## Ziel der Aufgabe
Gib anhand des Auszugs über den Kinderzuschlag an, wo der Sohn P. an den Wochenenden und in den Ferien lebt.

## Zu lesender Auszug
☆ ☆ ☆
Entscheidungsstichwort (Thema)
Kinderzuschlag nach § 6a BKGG 1996. Vermeidung Hilfebedürftigkeit nach § 9 SGB 2. Ermittlung der Bedarfe nach SGB 2. Berücksichtigung der vollen Unterkunftskosten trotz Internatsunterbringung eines Kindes. temporäre Bedarfsgemeinschaft. Berechnung des Kinderzuschlages
Leitsatz (amtlich)
1. Auch beim Kinderzuschlag nach § 6a BKGG ist eine temporäre Bedarfsgemeinschaft der Eltern mit ihrem Kind zu berücksichtigen.
2. Hinweise zur Berechnung des Kinderzuschlags bei einer temporären Bedarfsgemeinschaft.
3. Im Übrigen ist beim Kinderzuschlag von den tatsächlichen Aufwendungen für Unterkunft und Heizung auszugehen. Eine Absenkung nach § 22 Abs 1 S 3 SGB 2 findet nicht statt.
Tenor
I. Die Berufung gegen das Urteil des Sozialgerichts Augsburg vom 13. Februar 2012 wird zurückgewiesen.
II. Die Beklagte hat die notwendigen außergerichtlichen Kosten der Klägerin zu tragen.
III. Die Revision wird zugelassen.
Tatbestand
Die Klägerin begehrt für die Zeit ab 01.04.2011 Kinderzuschlag nach § 6a Bundeskindergeldgesetz (BKGG). Streitig ist insbesondere, ob und in welcher Weise ihr Sohn P. zu berücksichtigen ist, der zeitweise in einem Internat und zeitweise im Haushalt der Klägerin lebt.
Die 1957 geborene Klägerin ist alleinerziehende Mutter ihrer Söhne P., geboren am 24.06.1995, und L., geboren am 26.10.1998. Sie ist halbtags erwerbstätig bei etwas schwankendem Entgelt von ca. 1.000,- Euro netto monatlich. Für L. wird Pflegegeld gewährt. Der Sohn P. ist im Rahmen einer Maßnahme der Jugendhilfe in einem Internat untergebracht, an den Wochenenden und in den Ferien lebt er im Haushalt der Klägerin.
☆ ☆ ☆
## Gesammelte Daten

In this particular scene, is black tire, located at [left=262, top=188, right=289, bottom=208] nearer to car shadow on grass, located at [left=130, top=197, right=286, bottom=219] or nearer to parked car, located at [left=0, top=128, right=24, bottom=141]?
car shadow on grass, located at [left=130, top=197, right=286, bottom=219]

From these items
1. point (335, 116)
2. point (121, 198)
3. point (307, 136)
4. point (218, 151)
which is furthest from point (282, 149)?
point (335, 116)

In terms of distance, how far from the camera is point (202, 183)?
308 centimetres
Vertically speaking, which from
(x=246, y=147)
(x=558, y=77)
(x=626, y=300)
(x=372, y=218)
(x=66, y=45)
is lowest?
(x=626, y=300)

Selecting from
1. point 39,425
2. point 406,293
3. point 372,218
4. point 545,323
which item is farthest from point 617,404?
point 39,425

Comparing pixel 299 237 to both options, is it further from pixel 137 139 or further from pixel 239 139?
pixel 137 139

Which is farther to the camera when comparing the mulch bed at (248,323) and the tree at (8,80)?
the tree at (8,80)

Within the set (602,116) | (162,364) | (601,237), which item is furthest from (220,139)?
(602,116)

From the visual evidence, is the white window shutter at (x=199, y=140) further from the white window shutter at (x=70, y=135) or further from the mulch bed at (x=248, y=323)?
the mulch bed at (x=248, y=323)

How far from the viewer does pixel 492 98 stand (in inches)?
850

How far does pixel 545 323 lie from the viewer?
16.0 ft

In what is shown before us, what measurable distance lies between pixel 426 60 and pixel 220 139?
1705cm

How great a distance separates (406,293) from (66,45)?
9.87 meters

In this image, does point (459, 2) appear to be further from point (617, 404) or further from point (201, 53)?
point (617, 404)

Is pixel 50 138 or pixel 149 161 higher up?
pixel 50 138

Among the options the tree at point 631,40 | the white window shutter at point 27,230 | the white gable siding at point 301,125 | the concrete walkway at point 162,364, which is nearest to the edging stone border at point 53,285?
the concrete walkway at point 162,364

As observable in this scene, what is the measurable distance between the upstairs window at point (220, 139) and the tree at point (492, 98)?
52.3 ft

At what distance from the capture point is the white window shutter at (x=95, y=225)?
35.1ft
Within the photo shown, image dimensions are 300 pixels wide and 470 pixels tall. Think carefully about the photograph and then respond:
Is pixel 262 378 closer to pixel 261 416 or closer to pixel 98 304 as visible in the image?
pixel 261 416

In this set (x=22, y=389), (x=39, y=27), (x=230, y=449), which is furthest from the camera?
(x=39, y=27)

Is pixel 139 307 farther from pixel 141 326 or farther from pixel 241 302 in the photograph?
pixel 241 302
☆ ☆ ☆
## Ausgearbeitete Lösung
An den Wochenenden und in den Ferien lebt P. im Haushalt der Klägerin.